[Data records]
================

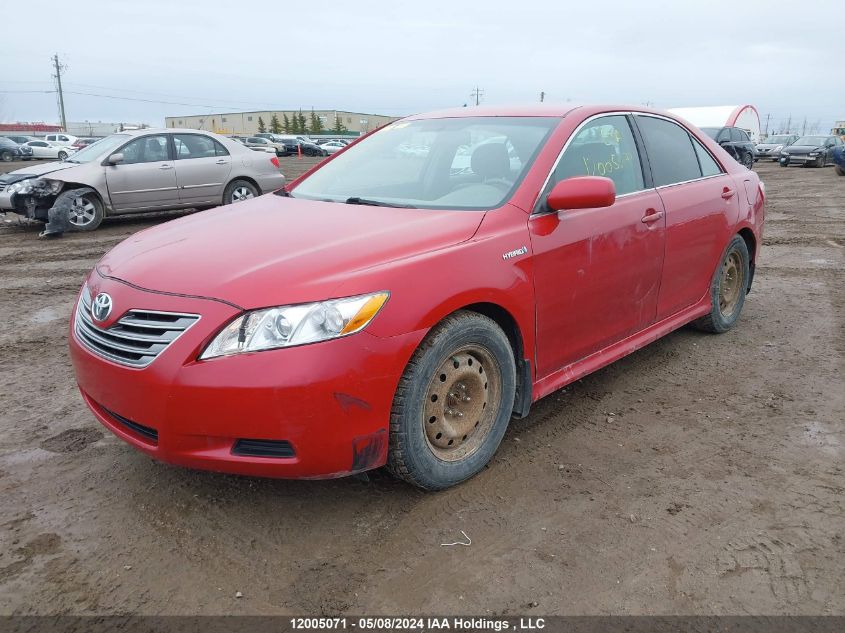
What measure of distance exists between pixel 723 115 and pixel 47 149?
127 feet

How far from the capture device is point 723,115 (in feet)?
103

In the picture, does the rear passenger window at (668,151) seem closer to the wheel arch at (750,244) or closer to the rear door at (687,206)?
the rear door at (687,206)

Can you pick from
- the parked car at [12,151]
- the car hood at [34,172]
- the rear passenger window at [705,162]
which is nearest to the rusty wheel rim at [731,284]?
the rear passenger window at [705,162]

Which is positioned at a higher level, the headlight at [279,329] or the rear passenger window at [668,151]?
the rear passenger window at [668,151]

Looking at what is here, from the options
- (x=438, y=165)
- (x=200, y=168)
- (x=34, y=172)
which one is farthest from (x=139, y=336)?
(x=34, y=172)

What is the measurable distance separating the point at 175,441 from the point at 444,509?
110 centimetres

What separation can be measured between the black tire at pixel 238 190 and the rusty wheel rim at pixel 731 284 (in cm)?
828

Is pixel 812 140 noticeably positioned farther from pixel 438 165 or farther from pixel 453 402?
pixel 453 402

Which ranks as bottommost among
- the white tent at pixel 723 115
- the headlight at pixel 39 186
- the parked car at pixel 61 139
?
the headlight at pixel 39 186

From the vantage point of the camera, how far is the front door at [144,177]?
10148 mm

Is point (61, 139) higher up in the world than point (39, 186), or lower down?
higher up

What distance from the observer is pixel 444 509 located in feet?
9.07

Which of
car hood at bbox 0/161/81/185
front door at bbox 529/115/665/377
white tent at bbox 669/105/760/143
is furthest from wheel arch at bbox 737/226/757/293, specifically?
white tent at bbox 669/105/760/143

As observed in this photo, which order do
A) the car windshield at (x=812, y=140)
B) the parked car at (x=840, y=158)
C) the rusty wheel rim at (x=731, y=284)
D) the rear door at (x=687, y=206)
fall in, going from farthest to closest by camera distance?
1. the car windshield at (x=812, y=140)
2. the parked car at (x=840, y=158)
3. the rusty wheel rim at (x=731, y=284)
4. the rear door at (x=687, y=206)
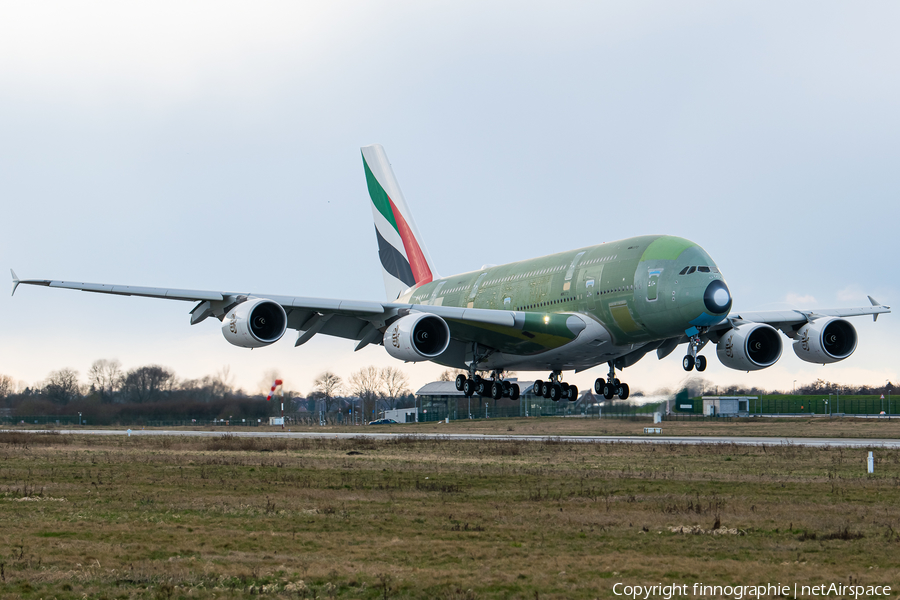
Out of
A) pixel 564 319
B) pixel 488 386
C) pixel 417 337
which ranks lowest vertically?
pixel 488 386

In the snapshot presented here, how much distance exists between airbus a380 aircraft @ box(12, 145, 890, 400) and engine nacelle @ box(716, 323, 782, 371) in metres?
0.05

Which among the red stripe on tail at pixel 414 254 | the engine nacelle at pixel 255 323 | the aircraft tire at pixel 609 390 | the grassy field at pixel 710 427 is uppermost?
the red stripe on tail at pixel 414 254

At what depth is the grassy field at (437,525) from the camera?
18578mm

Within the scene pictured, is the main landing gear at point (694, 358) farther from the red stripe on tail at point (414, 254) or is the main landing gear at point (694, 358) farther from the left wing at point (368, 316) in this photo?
the red stripe on tail at point (414, 254)

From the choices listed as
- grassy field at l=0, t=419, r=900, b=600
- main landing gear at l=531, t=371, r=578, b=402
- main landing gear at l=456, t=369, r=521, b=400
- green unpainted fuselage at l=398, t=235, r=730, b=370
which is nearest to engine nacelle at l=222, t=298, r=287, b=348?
grassy field at l=0, t=419, r=900, b=600

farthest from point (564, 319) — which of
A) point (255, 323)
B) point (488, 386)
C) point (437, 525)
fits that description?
point (437, 525)

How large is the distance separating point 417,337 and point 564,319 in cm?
607

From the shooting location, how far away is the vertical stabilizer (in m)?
56.8

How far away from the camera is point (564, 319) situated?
39.9m

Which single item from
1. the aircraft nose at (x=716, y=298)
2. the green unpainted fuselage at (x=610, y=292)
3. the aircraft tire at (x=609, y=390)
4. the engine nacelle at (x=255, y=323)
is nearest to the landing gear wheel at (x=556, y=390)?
the aircraft tire at (x=609, y=390)

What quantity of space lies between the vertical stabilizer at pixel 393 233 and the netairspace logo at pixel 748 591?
3872 centimetres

================

**Task instructions:** Recast everything from the line containing "What quantity of" down to the end of the material as a JSON list of strings, one string per line, leaving out blank lines.

**Output:**
[
  "What quantity of space lies between the vertical stabilizer at pixel 393 233 and the netairspace logo at pixel 748 591?",
  "3872 centimetres"
]